Candidozyma auris (previously classified as Candida auris), has rapidly emerged as one of the most formidable fungal pathogens in modern healthcare. Recognized by the World Health Organization as a critical priority pathogen, C. auris poses unique infection prevention challenges due to its multidrug resistance, environmental persistence, and its ability to form biofilms on skin, medical devices, and healthcare surfaces.

We know that biofilms are a vital part of microbial life – and micros exist in multispecies biofilm more than in any other state. We also know that things are very different when microbial cells attach to surfaces and begin to form biofilms. For example, bacteria in biofilms are known to be many times less susceptible to antibacterial agents than bacteria in suspension. Biofilm formation is now understood as a central factor in the organism’s epidemiology, outbreak potential, and resistance profile. In this blog, I explore the biology, clinical implications, and emerging research on C. auris biofilms.

Biofilm formation: extended survival, reduced susceptibility

One of the most important contributors to C. auris pathogenicity is its ability to form highly tolerant biofilms. These multicellular communities adhere strongly to surfaces and are embedded in protective extracellular matrices.

Biofilms allow C. auris to:

• Contaminate and persist on environmental surfaces in healthcare environments
• Colonise skin, creating reservoirs for onward transmission
• Resist antifungal and disinfectant exposure

A published review in Current Clinical Microbiology Reports highlights experimental work demonstrating that C. auris biofilms enable the organism to persist on hospital surfaces for extended periods, even under desiccating conditions. The study reports that biofilms formed under conditions mimicking skin or hospital surfaces show enhanced capacity for long-term environmental survival, far exceeding that of planktonic cells. This review article also provides an overview of laboratory investigations showing that C. auris biofilms exhibit markedly reduced susceptibility to antifungal agents and disinfectants. The underlying mechanisms for this reduced susceptibility are the protective extracellular matrix and altered metabolic state within the biofilm structure.

A recent study investigated how dry surface biofilm growth influences the ability of C. auris to survive disinfectant exposure. The researchers developed 12‑day dry‑surface biofilms (DSBs) and compared their sodium hypochlorite susceptibility to planktonic cells. They found:

• Planktonic C. auris cells were readily killed by sodium hypochlorite.
• Biofilm‑associated cells, however, showed substantial tolerance, with only 2–4 log (10) reductions even at the highest tested concentrations (500–1,000 ppm) used for clinically relevant exposure times.
• Microscopy and transcriptomics revealed that DSBs upregulate ABC transporters and iron‑acquisition pathways, mechanisms thought to underlie enhanced tolerance and environmental survival.

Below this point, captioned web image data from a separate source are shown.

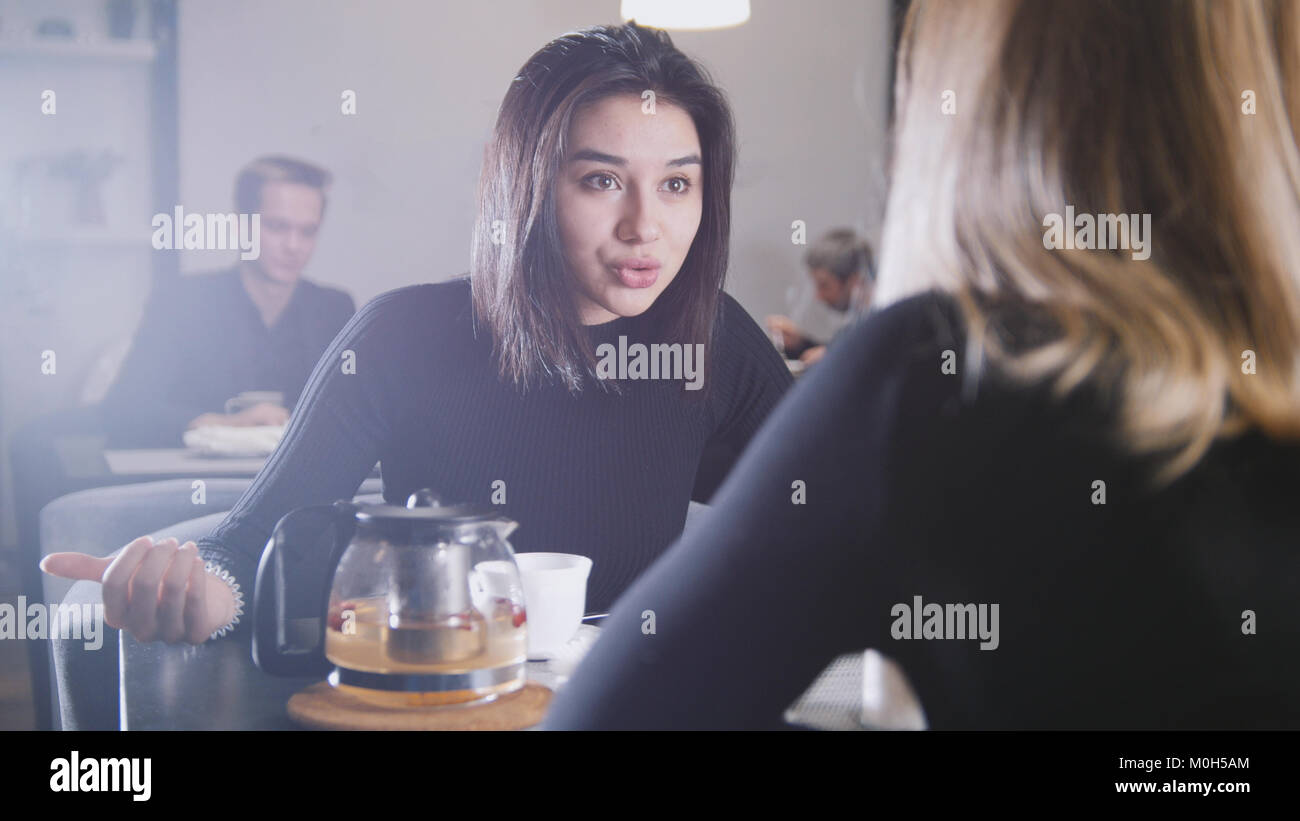 Black haired young woman with black hair drinking coffee and talking with girlfriend in the cafe - Stock Image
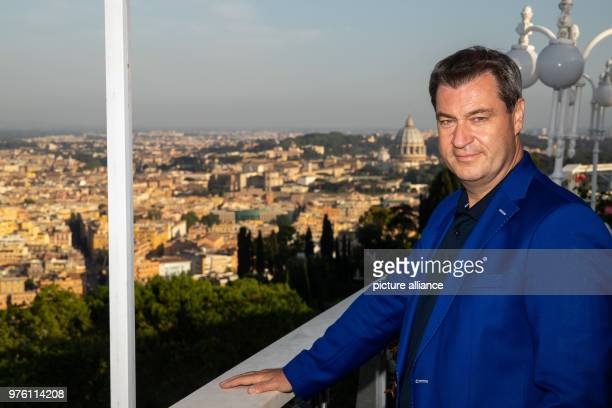 Markus Soeder premier of Bavaria with Rome and the dome of St Peter's Basilica in the background Photo Daniel Karmann/dpa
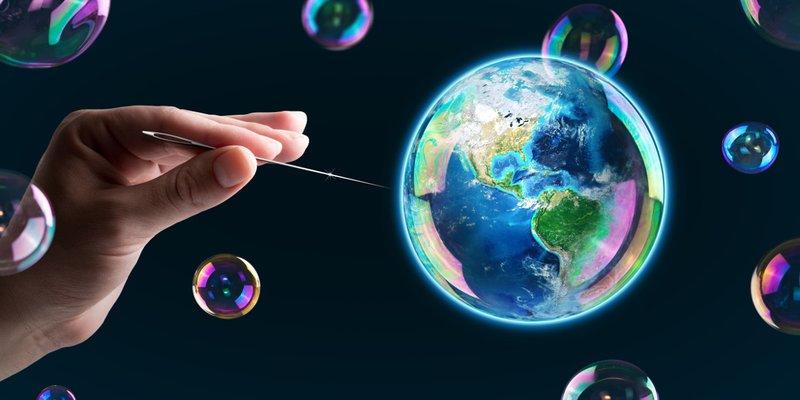 Nadel bringt eine Seifenblase mit Weltkugel darin (fast) zum Platzen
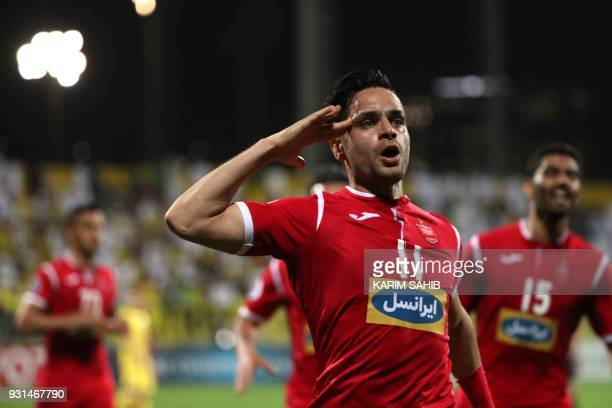 Iranian club Persepolis' player Alireza Beiranvand celebrates scoring against UAE's AlWasl club during their Asian Champions League football match...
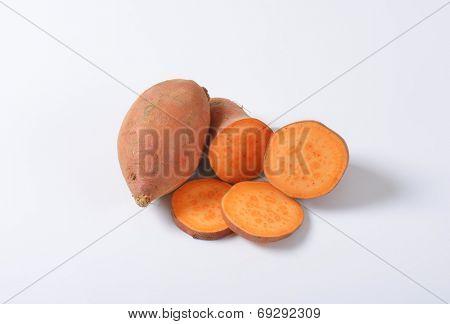 sliced sweet potatoes batatas on white background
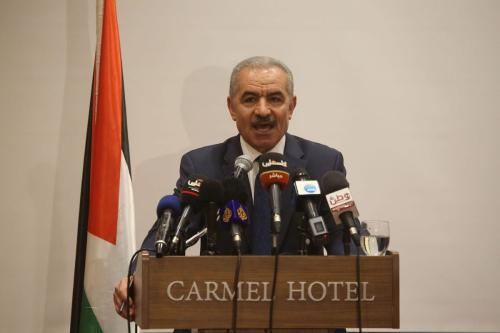 "Palestinian Prime Minister Mohammad Shtayyeh speaks during the opening of the annual meeting of Council of the Socialist International on ""The Two State Solution, Israel and Palestine, for Peace and a Future of Opportunities for the People of the Middle-East"" in Ramallah, West Bank on 30 July 2019. [Issam Rimawi - Anadolu Agency]"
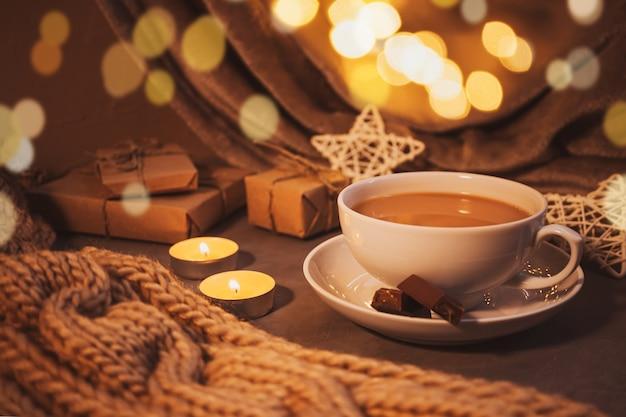 Nature morte à la maison confortable : tasse blanche avec café, écharpe en gros tricot, guirlande, bougies et cadeaux. le concept de l'hiver à venir, du réveillon de noël et du nouvel an. nuances chaudes, gros plan.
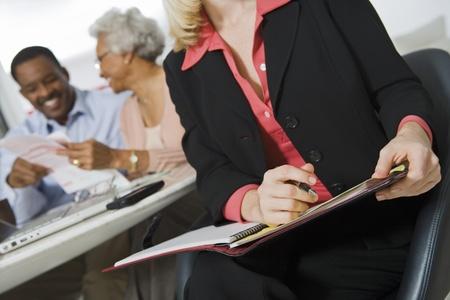 Financial Advisor Assisting Senior Couple Stock Photo - 12735381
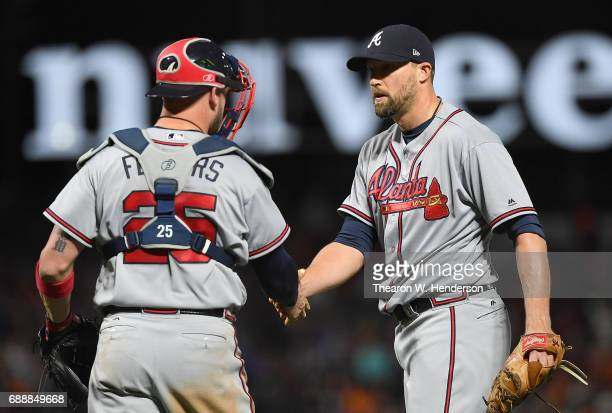 Jim Johnson and Tyler Flowers of the Atlanta Braves celebrates defeating the San Francisco Giants 20 at ATT Park on May 26 2017 in San Francisco...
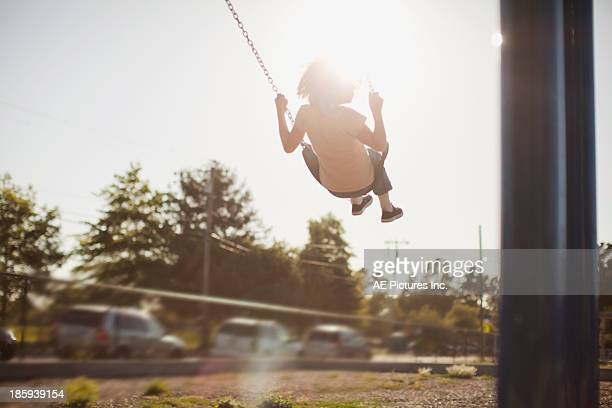 Girl swinging in sunset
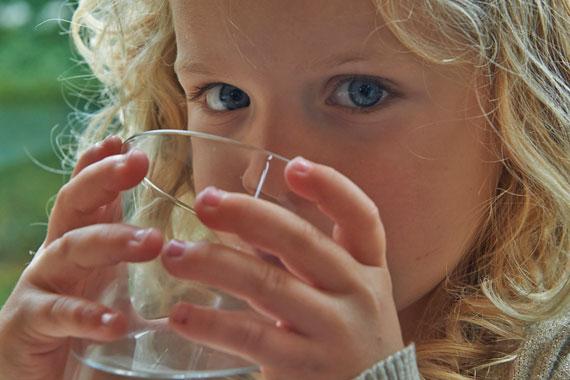 En pige drikker et glas vand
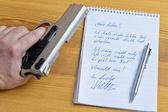 Abnschiedsbrief and gun — Stock Photo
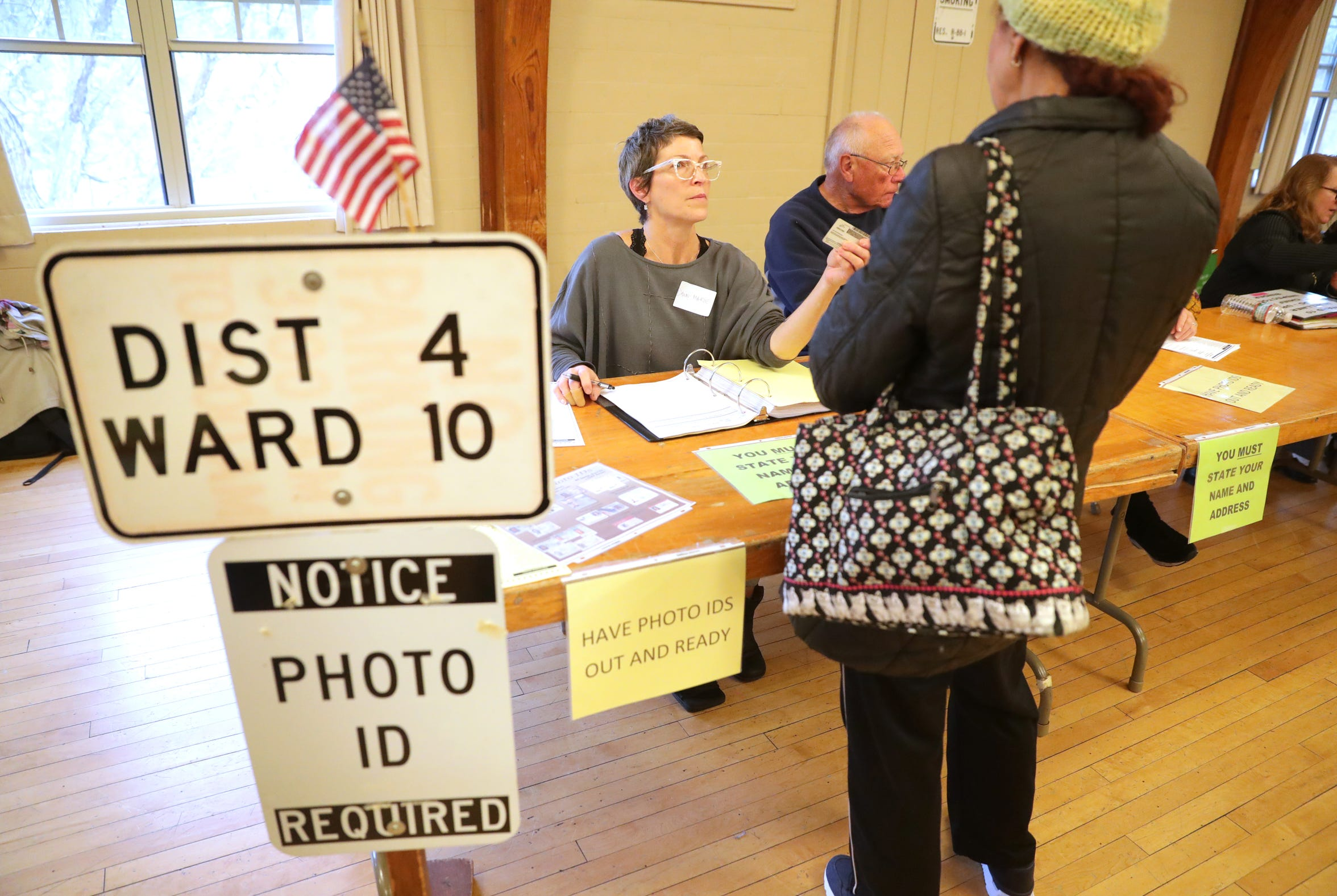 Poll worker Dawn-Marie Metz, checks voters identification at the Hart Park Senior Center in Wauwatosa. Voter ID was required for all those wanting to vote. Citizens cast their vote for the midterm election.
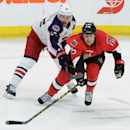 Ottawa Senators' Zack Smith fights to keep the puck from Columbus Blue Jackets' Mark Letestu during second period NHL hockey action in Ottawa, Ontario, on Saturday, Oct. 18, 2014. (AP Photo/The Canadian Press, Sean Kilpatrick)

Overall, the study reinforced that DSB enables C. auris to withstand sodium hypochlorite disinfection, helping explain the organism’s persistent survival in healthcare environments. Combine this with the near universal presence of DSB on hospital surfaces, and you can begin to understand the environmental challenge that we face with this organism!

Implications for infection prevention and control

The biofilm-producing capability of C. auris seems to contribute to IPC failures.

• Patients are colonised at multiple body sites and for extended periods. This means that shedding into the environment happens frequently and often at high quantity, resulting in increased transmission risk.
• Patient colonisation can often go undetected, perhaps due to C. auris embedded in biofilm that is present but not aways detected through swabbing.
• The same logic applied to environmental sampling – the presence of biofilm could result in a “false negative” culture in that the C. auris is present and viable but not detected by the swabbing method due to being protected in the biofilm.
• Surface biofilm, including DSB, mean that C. auris survives for extend periods on surfaces – this means that cleaning and disinfection standards, which are difficult to get right at the best of times, are even more important than ever. This is particularly important for shared medical equipment, which we know has been implicated repeatedly in C. auris outbreaks.
• Since C. auris in biofilm have reduced susceptibility to disinfectants, disinfectant choice is more complex than usual. Related to this, how we undertake and interpret disinfectant testing needs to be revised in light of biofilm producing microbes: it’s no good inferring efficacy for a disinfectant that will be used on a surface from a quantitative suspension test!

Conclusion

Biofilm formation seems to be an important part of the success of C. auris as a hospital pathogen, influencing its epidemiology, environmental resilience, and clinical impact. The biofilm-producing potential of C. auris promoted extended survival on surfaces and skin, reduces susceptibility to disinfectants and antifungal agents, and plays a key role in the transmission dynamics of C. auris. As C. auris continues to emerge globally, effective control strategies will depend on improved understanding of its biofilm biology and the development of interventions specifically designed to address established biofilm or prevent biofilm formation.